DEDHAM — The mother of a Bridgewater State Hospital inmate agreed to settle her lawsuit on Thursday alleging that guards were illegally keeping her son in isolation or strapped to a bed, sometimes for days at a time, after state officials agreed to make drastic changes in her son’s treatment for paranoid schizophrenia.
Joanne Minich sued the state Department of Correction and mental health care providers in March, charging that her son Peter’s mental health was rapidly declining because prison administrators and clinicians had kept him alone in a small cell, at times fastened to a bed, for thousands of hours over the past 14 months.
Under the agreement approved by a Superior Court judge, hospital officials promised to house Peter Minich in the infirmary rather than the Intensive Treatment Unit, where he was often isolated and restrained. They also pledged to use seclusion and restraints only in emergencies as “a last resort.”

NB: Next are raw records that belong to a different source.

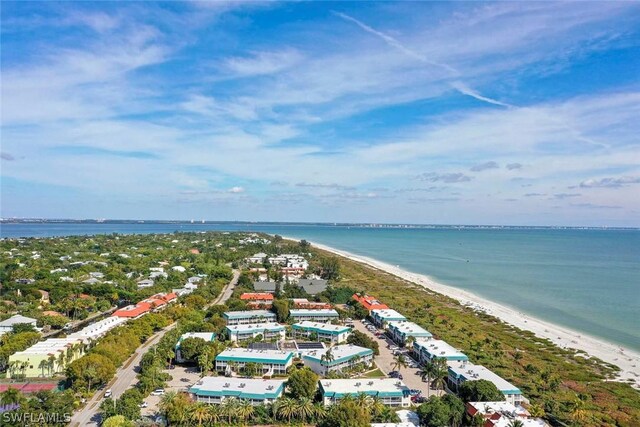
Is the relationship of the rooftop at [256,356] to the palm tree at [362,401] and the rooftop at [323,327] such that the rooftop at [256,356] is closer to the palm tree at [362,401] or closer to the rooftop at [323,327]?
the rooftop at [323,327]

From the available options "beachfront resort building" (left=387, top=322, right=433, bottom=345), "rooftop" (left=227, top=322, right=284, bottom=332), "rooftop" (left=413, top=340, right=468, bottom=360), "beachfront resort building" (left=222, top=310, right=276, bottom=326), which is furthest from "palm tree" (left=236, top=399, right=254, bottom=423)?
"beachfront resort building" (left=222, top=310, right=276, bottom=326)

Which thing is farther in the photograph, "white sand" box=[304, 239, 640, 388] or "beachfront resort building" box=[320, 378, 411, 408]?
"white sand" box=[304, 239, 640, 388]

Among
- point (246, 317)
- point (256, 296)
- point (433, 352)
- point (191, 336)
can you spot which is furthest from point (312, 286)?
point (433, 352)

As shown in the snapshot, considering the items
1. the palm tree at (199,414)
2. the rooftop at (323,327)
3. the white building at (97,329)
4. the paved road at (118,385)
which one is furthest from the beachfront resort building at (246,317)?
the palm tree at (199,414)

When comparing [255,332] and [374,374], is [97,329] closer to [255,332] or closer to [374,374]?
[255,332]

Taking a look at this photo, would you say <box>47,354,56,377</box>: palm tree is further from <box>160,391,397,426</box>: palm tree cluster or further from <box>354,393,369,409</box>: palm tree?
<box>354,393,369,409</box>: palm tree

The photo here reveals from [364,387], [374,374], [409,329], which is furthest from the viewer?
[409,329]

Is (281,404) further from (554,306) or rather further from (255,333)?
(554,306)
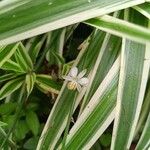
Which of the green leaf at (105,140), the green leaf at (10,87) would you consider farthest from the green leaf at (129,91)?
the green leaf at (10,87)

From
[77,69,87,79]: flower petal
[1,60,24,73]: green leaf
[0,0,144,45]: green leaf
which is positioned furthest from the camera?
[1,60,24,73]: green leaf

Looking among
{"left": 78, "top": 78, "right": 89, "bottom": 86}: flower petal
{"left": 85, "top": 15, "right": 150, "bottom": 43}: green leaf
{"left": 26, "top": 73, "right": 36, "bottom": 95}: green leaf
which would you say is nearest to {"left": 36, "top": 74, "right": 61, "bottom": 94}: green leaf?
{"left": 26, "top": 73, "right": 36, "bottom": 95}: green leaf

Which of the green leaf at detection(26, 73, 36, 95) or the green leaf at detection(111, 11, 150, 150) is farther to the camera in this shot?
the green leaf at detection(26, 73, 36, 95)

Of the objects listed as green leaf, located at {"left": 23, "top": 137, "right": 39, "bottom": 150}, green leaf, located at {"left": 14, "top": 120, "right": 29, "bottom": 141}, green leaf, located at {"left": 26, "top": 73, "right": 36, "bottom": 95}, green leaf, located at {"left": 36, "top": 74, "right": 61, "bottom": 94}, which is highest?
green leaf, located at {"left": 26, "top": 73, "right": 36, "bottom": 95}

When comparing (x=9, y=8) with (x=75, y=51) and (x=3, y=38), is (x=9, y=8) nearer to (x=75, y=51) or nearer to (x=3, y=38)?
(x=3, y=38)

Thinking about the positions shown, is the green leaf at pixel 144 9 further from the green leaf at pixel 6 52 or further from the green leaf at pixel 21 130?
the green leaf at pixel 21 130

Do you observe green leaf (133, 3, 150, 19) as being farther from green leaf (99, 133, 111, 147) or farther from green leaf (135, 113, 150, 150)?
green leaf (99, 133, 111, 147)

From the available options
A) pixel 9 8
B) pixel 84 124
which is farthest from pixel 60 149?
pixel 9 8
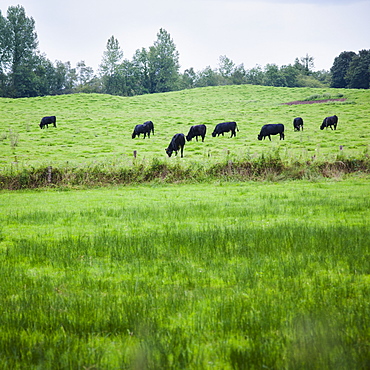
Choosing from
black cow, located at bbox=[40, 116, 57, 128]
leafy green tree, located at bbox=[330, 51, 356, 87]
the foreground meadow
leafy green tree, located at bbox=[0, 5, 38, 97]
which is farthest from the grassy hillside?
leafy green tree, located at bbox=[330, 51, 356, 87]

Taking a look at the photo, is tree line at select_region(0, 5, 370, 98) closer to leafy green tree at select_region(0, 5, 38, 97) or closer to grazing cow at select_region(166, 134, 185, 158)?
leafy green tree at select_region(0, 5, 38, 97)

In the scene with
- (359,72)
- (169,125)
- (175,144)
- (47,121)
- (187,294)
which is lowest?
(187,294)

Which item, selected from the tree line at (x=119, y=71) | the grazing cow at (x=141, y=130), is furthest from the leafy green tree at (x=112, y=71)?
the grazing cow at (x=141, y=130)

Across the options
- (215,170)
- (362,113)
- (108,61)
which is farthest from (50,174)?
(108,61)

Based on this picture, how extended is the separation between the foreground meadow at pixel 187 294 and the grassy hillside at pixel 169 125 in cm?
1575

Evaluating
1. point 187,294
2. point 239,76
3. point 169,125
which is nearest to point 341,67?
point 239,76

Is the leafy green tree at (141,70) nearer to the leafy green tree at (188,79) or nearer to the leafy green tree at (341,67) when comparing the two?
the leafy green tree at (188,79)

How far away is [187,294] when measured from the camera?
201 inches

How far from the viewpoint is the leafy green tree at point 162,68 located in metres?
102

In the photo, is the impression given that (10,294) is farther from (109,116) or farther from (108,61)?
(108,61)

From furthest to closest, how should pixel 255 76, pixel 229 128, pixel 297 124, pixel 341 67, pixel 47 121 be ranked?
pixel 255 76 < pixel 341 67 < pixel 47 121 < pixel 297 124 < pixel 229 128

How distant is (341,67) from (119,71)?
196ft

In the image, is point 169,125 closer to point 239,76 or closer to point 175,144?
point 175,144

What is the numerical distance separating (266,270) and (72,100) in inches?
2467
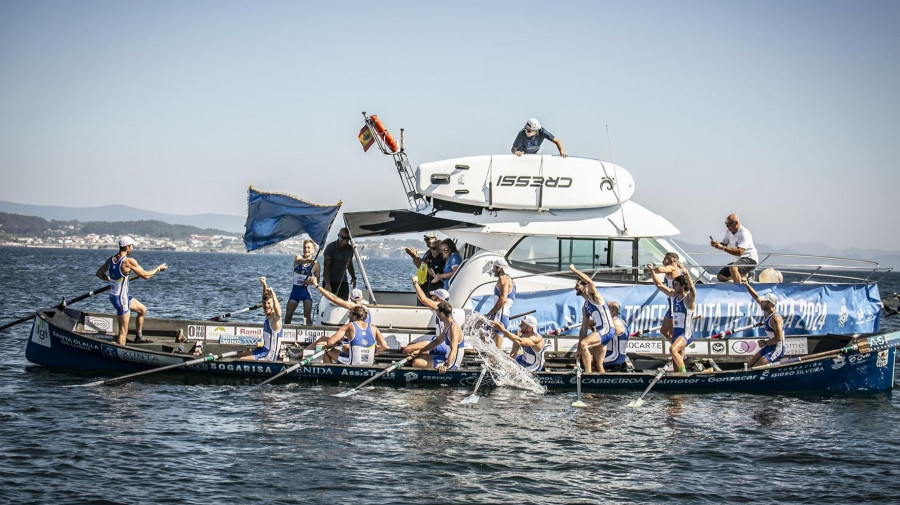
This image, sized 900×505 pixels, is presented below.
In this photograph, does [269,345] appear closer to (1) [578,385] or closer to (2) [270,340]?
(2) [270,340]

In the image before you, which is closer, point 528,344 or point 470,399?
point 470,399

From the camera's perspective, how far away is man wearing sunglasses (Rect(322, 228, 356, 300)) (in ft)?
59.1

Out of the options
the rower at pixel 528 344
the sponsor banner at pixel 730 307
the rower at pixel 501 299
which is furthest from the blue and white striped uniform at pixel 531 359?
the sponsor banner at pixel 730 307

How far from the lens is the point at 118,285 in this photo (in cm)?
1655

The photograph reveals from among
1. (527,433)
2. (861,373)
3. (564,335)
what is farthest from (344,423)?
(861,373)

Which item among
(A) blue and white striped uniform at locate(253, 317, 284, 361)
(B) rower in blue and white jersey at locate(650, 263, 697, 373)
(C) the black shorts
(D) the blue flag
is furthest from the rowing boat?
(D) the blue flag

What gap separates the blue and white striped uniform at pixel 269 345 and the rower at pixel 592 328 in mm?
5516

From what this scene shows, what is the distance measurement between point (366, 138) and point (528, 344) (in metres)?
5.62

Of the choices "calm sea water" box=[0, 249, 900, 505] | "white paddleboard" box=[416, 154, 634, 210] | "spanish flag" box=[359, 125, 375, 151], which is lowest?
"calm sea water" box=[0, 249, 900, 505]

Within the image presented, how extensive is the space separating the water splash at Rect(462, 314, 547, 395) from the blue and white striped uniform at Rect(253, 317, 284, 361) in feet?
11.4

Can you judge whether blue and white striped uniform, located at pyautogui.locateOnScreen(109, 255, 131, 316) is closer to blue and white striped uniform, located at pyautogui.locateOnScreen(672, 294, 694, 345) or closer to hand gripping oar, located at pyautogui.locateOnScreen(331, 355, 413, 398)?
hand gripping oar, located at pyautogui.locateOnScreen(331, 355, 413, 398)

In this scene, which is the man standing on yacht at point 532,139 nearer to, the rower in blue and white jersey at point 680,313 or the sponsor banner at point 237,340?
the rower in blue and white jersey at point 680,313

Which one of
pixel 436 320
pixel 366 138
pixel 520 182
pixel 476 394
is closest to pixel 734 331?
pixel 520 182

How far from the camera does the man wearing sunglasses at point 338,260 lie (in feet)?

“The agreement is very good for Peter but there are more than 300 people there, many of whom spend time in seclusion and restraints, who will not benefit from this,” said the Minich family’s attorney, Roderick MacLeish Jr. “The basic problems at Bridgewater remain systemic and uncorrected.”
The agreement also calls for Bridgewater officials to develop a “behavioral modification plan” for Minich, 31, with a goal of reducing his assaultive and self-destructive behavior and transferring him to a less restrictive facility run by the Department of Mental Health.